Molecular Medicine Israel

Drug-resistant malaria advances in Mekong

Some malaria researchers say their worst fears are coming true. A malaria parasite resistant to resistant to a first-line artemisinin combination therapy has rapidly made its way in an arc from western Cambodia, through northeastern Thailand, to southern Laos; now, it has landed in southern Vietnam, where it is causing alarming rates of treatment failure. That’s not only bad news for the Greater Mekong subregion, the researchers say, but should this bug spread to Africa, where more than 90% of malaria deaths occur, the consequences could be disastrous. There’s good reason to be alarmed, a team from the Mahidol Oxford Tropical Medicine Research Unit in Bangkok writes in the October issue of The Lancet Infectious Diseases: Resistance to the earlier malaria drug chloroquine started in Cambodia before spreading to Africa in the 1980s, causing millions of deaths.

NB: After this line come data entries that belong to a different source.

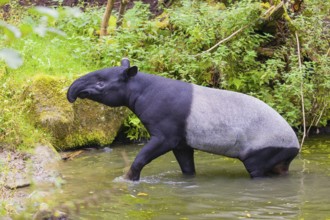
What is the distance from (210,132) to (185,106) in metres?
0.42

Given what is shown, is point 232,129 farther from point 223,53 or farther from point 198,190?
point 223,53

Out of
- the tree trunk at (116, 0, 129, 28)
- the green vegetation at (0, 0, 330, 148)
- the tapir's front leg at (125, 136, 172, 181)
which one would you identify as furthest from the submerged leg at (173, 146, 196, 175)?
the tree trunk at (116, 0, 129, 28)

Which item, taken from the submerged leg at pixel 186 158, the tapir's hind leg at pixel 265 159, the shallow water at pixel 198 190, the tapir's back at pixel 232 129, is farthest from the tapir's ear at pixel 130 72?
the tapir's hind leg at pixel 265 159

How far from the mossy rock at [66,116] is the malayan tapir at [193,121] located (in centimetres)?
203

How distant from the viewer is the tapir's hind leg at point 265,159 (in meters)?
7.09

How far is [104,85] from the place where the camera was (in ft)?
23.5

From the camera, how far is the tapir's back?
7051mm

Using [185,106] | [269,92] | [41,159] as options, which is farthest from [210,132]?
[269,92]

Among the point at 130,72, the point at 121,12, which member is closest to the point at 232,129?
the point at 130,72

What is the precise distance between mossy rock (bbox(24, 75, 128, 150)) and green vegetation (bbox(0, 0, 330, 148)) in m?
0.26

But the letter—which triggered media stories warning of a “superbug” on the loose—irked many in the famously contentious malaria research community, where personal animosities and long-standing grudges run deep. Experts at the World Health Organization (WHO) denounced what they see as overblown claims from a group that they say has cried wolf before. “Parasite resistance to antimalarial medicines is a serious problem. But we must not create unnecessary alarm,” said Pedro Alonso, the head of WHO’s Global Malaria Programme.